New Chong Qing (San Gabriel) -- C'mon guys, this is ridiculous
Having had several pleasant experiences at NCQ in the past, I stopped by again while I was in the area yesterday. I'm used to getting whited (and I employed all the standard anti-whiting measures which have worked in the past here: "spicy", "Szechuan-style", "Please make it like you would make it for a Chinese customer"), but what I received was exceptionally disappointing.
The dan dan mein had no pork (!), and no detectable presence of szechuan peppercorns. Apparently the price of chili oil has gone up, because there wasn't much of that either.
The mapo tofu at least had a little pork, but the szechuan peppercorns were barely detectable. The dish was brown, not red. It had a mild chili flavor, but was overall a bland dish. It reminded me of the mapo tofu I've had at Cantonese places (when somebody else was ordering).
The pork with rice power was, as usual, unavailable.
Has NCQ completely lost it? Or did I just visit on a particularly inauspicious day? Can anybody recommend a replacement, preferably as far west as possible?
New Chong Qing
120 N San Gabriel Blvd, San Gabriel, CA 91775
Yes, it's completely lost it. It's a different restaurant, it seems. The decline can be charted in my three replies to this thread http://chowhound.chow.com/topics/738844. My favorite detail -- the fried chicken cubes that both my friend and I thought were fish!
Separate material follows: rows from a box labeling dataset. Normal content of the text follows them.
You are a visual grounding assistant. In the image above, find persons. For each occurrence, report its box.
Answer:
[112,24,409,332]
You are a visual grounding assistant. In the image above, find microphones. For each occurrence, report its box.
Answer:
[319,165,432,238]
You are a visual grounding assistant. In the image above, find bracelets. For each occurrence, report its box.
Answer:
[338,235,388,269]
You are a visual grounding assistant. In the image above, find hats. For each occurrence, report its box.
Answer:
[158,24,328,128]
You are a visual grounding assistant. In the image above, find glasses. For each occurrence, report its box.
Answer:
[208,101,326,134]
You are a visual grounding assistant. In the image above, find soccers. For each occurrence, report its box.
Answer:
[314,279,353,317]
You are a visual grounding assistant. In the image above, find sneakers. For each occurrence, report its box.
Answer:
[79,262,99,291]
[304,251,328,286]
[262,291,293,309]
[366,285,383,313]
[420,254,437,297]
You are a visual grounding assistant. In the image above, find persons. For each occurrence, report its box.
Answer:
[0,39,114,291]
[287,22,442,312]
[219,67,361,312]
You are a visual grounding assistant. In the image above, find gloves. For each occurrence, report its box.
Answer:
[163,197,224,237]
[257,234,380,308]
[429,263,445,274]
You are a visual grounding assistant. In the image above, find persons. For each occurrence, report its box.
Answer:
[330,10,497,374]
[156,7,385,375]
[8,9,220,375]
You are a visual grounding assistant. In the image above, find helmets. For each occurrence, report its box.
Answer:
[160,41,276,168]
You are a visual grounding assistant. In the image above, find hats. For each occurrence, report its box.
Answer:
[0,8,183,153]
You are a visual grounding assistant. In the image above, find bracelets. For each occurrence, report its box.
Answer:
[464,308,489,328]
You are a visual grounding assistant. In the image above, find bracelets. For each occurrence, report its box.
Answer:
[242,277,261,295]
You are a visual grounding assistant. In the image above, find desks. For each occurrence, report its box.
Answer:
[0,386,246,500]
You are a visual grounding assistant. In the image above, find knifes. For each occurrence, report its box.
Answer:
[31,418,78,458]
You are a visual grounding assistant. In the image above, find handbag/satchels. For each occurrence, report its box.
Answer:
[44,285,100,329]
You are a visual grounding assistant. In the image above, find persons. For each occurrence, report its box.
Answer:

Extremely disappointing. I've been going to Taste of Chongqing as a replacement. You should also try Chung King on San Gabriel if you haven't
Chung King Restaurant
1000 S San Gabriel Blvd, San Gabriel, CA 91776
The stuff I've tried there has stayed more or less the same over time (recently vs. when they opened). I wasn't on NCQ's jock to start with, but I don't think they've gotten any worse - the food is just as mediocre as it was when they opened. I still go there occasionally since I live really close. Their business doesn't seem to be that great, so some of the issues may just be due to turnover of ingredients being slower.
Dandan mian can be made a ton of different ways - some places make it with pork; others don't. I don't think one way is more "authentic" than the other. Even if you ask for it very spicy, they don't always serve it with a ton of chili oil (I think it has to do more with random chance than whether you're getting whited or not), but they will happily give you more chili oil and chili flakes on the side if you ask. My gripe is not as much with the quantity as that sometimes there's a bit of a rancid taste. However, I did like the super crunchy bits (fried soybeans, I think, or maybe slow-fried peanuts) they used to serve on it at NCQ. If you want good dandan mian, try #1 Noodle House in Rowland Heights or some of the other places mentioned in the thread about that.
I also didn't think there was enough 'ma' in their mapo doufu, but that was true back when they opened. And some dishes were a little too sweet.
As far as replacements, Lucky Noodle King is pretty good, and not only for their noodle dishes. Shu Feng in Focus Plaza is gone; not sure if the one in Rowland Heights is too far for you -- haven't been to that location myself, but I think it's supposed to be pretty good.